──────── Reading passage

# 54" X 32" shower base?



## The Dane (Feb 19, 2015)

So I have been looking for a 54" X 32" shower base but all my supply houses can come up with is a 54" X 34" base. None of my normal brands kohler, Sterling, salo or mustee have one. I see them online but I don't know the brands and am thinking it is low quality for mobile homes. Does anyone know of a good brand that has a base like that and for a fair price?

Sent from my R1 HD using Tapatalk


----------



## OpenSights (Mar 23, 2015)

Manufactured home! Don’t walk, RUN! I have a great aunt in law who has no money and a tub base only is $750 at a mobile home place in town. 

Run as fast and far as you can! I’ve replaced them with a Master... not fun!


----------



## The Dane (Feb 19, 2015)

OpenSights said:


> Manufactured home! Don’t walk, RUN! I have a great aunt in law who has no money and a tub base only is $750 at a mobile home place in town.
> 
> Run as fast and far as you can! I’ve replaced them with a Master... not fun!


No this is not a manufactured home. It's for my mother in law in a normal house. It's just a small bathroom that used to have a 54" cast iron tub. We are remodeling the bathroom for her and since it's a small room I would like to make the new shower as big as it can and not build the wall out 6" to fit a 48" base. It just seems to me that 54" is more of a standard in manufactured homes and therefore hard to find a good one. Trust me I would run from a mobile home if I could but I'm not yet the boss. Just yesterday I went to one to auger a toilet and ended up pulling it and fishing out the clog from the bottom side and wow the lady had flushed 2 chicken breast that had gone rotten. 

Sent from my R1 HD using Tapatalk


----------



## chonkie (Jul 31, 2014)

I've installed one of these not too long ago in a remod. It was the same quality as any other fiberglass unit I've installed. Just put in a mortar or sandmix concrete bed and it will be solid as a rock.

https://www.homedepot.com/p/Swan-Ve...Shower-Floor-in-White-FF03454MD-010/202508719

Oops, just realized you were looking for 32, not 34. They probably have one in that size too.


----------



## OpenSights (Mar 23, 2015)

Might just have to get your tile guy in there. Last summer I had a rental that had a mustee shower in a basement bathroom and there was about 18” of wasted space. LL wanted me to open it up so he could charge more rent. Went to all 4 supply houses around town, I did find one option, can’t remember for sure but I think it was a kohler. Would have taken over a month to have it shipped and cost over $1k. Gave him that option and the quote from my tile guy and the tile guy was cheaper.


----------



## The Dane (Feb 19, 2015)

OpenSights said:


> Might just have to get your tile guy in there. Last summer I had a rental that had a mustee shower in a basement bathroom and there was about 18” of wasted space. LL wanted me to open it up so he could charge more rent. Went to all 4 supply houses around town, I did find one option, can’t remember for sure but I think it was a kohler. Would have taken over a month to have it shipped and cost over $1k. Gave him that option and the quote from my tile guy and the tile guy was cheaper.

────────────────

— Given problem 1 —
Pull out each line of the records that contains the string "point".
The thread about shower bases has no connection to the records.

──────── Material for this task

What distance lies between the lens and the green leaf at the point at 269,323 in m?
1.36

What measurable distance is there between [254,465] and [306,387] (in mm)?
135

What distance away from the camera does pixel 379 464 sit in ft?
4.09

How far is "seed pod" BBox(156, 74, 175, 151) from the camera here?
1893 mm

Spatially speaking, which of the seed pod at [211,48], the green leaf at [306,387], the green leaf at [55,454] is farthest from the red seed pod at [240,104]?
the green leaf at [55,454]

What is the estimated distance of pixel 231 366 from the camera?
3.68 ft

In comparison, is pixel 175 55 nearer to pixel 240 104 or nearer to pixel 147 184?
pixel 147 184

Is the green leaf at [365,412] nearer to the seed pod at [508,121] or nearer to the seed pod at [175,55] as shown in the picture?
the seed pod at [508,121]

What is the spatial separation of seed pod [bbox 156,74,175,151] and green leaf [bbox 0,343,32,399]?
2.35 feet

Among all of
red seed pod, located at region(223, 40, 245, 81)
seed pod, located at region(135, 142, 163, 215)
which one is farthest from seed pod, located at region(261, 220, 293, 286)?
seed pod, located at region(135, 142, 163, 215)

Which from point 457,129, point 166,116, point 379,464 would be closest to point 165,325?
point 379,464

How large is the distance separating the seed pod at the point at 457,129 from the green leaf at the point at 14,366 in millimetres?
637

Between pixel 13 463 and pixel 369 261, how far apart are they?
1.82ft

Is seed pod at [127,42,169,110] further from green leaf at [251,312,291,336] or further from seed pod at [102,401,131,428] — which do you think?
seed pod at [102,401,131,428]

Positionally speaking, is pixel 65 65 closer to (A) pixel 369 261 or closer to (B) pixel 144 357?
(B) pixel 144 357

────────────────
──────── Material for this task

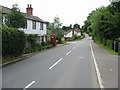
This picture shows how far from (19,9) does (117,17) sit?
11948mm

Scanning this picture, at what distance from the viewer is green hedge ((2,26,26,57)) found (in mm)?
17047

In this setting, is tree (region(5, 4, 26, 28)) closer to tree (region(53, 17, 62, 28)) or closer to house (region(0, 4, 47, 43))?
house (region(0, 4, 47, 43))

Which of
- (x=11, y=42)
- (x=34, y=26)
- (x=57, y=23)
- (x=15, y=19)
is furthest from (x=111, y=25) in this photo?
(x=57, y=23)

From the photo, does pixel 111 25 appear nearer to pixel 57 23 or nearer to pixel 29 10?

────────────────
──────── Material for this task

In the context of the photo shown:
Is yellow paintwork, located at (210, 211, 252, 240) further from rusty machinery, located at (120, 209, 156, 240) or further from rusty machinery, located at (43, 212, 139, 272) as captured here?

────────────────

— Given problem 2 —
In the shower base thread, what did the small bathroom being remodeled originally have in it?

— Exercise output 1 —
What distance lies between the lens and the green leaf at the point at 269,323 in m?
Which from point 457,129, point 166,116, point 379,464 would be closest to point 165,325?
point 379,464
How large is the distance separating the seed pod at the point at 457,129 from the green leaf at the point at 14,366 in millimetres?

— Exercise output 2 —
A 54" cast iron tub.